Sarah Stackley was so drunk that she couldn’t tell a shark from a salmon; she was merrily splashing around in the water and trying to hang onto the fins. “Weeeee!” she said.
John Sutherland ran for a life ring and a gaff that was lashed to the deck; Manny ran for the rifle that he knew John kept on board.
“Are you crazy?” Sutherland shouted. “You can’t shoot a shark!”
“Why not?” Manny said. “I’d light the bastards on fire, but they’re all wet.”
“This is fun!” cried Sarah; she got pissed off though when one of the “dolphins” nibbled on her leg. “Hey! That’s mean … you … you meanie!”
John Sutherland hauled her aboard with the gaff before Sarah lost a limb. The water-logged woman pouted because they had spoiled her good time with the dolphins and it was too dark and someone had spilled her drink and it seemed like everyone was picking on her. She was almost drunk enough to go on a crying jag until Manny Smith started planting kisses on her face and lips and she forgot all about being sad.
When he had assured himself that Sarah was indeed whole, Manny turned to John and said, “Maybe we oughtta head back. Bein’ out here at night is about as safe as wearin’ an Uncle Sam suit in Beirut.”
Despite his fantastic state of inebriation, John Sutherland expertly piloted the boat back into the harbor and slid silently up to the dock. The wharf was a scary place to be at night—it existed in darkness after the sun set and was home to a motley bunch of sailors, smugglers and all-around ne’er-do-wells who were likely to stick a harpoon in anyone who startled them by mistake. The three weather-worn investigators hardly thought about it, though; Manny’s only concession was tucking a pistol into his waistband before disembarking the Sunset.
“You comin’, John?” Manny asked his friend as he helped Sarah off the boat.
“Not tonight, Manny,” Sutherland said. “I’m going to go back out and drop anchor—I’ve gotten used to waterbeds!”
Sarah Stackley swung her arm around Manny Smith and they weaved their way drunkenly toward the car.
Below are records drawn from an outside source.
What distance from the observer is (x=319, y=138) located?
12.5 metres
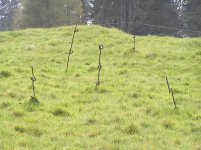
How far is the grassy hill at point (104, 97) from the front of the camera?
1084 cm

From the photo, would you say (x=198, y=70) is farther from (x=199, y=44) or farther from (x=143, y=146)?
(x=143, y=146)

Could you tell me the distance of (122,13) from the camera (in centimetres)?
5425

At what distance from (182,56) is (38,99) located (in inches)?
383

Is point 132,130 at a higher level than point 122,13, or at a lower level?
lower

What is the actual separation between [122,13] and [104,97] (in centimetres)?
4006

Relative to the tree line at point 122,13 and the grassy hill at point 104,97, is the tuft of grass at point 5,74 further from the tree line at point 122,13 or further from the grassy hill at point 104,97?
the tree line at point 122,13

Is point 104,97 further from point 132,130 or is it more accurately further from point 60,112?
point 132,130

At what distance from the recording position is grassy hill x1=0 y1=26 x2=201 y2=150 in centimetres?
1084

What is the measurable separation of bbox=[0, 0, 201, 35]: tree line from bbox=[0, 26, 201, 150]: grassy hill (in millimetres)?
27211

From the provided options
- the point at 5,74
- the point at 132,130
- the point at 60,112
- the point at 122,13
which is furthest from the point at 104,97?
the point at 122,13

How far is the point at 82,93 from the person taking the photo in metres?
15.7

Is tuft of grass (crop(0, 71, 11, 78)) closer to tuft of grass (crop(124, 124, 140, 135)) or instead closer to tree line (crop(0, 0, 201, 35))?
tuft of grass (crop(124, 124, 140, 135))

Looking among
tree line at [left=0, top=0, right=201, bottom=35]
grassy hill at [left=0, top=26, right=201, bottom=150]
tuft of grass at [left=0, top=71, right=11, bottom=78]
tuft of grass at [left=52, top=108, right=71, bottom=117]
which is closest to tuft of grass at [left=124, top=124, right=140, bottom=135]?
grassy hill at [left=0, top=26, right=201, bottom=150]

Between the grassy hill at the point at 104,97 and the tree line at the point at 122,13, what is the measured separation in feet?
89.3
They looked like what they were: a couple of tired, intoxicated, well-to-do day sailors just in from a long afternoon on the water—which made them rather attractive prey for the two river rats lurking in the shadows near the parking lot.
Arnold Ambrose and his pal Samuel Glover were a couple of mean drunks who spent the last few hours getting loaded on cheap wine and barbiturates. They talked it over and decided that a gram of cocaine would clear their senses and add a spring to their step, only by the time they came to this realization, they were out of money.
They would have robbed someone at the tavern they were at, but none of those people had enough money to make it worth their while. They tried briefly to hustle fruits at one of the gay bars, but they were both too ugly to score. Finally, they decided to go down to the wharf and see what kind of trouble they could find there. They were pretty well pissed off and fed up when the Sunset came slicing into the harbor. It never occurred to the imbeciles that there might be even more dangerous creatures than themselves prowling the night—men who killed for sport just as often as they did for gain. In that sense, they were lucky that it was only Manny Smith and Sarah Stackley who stumbled upon them.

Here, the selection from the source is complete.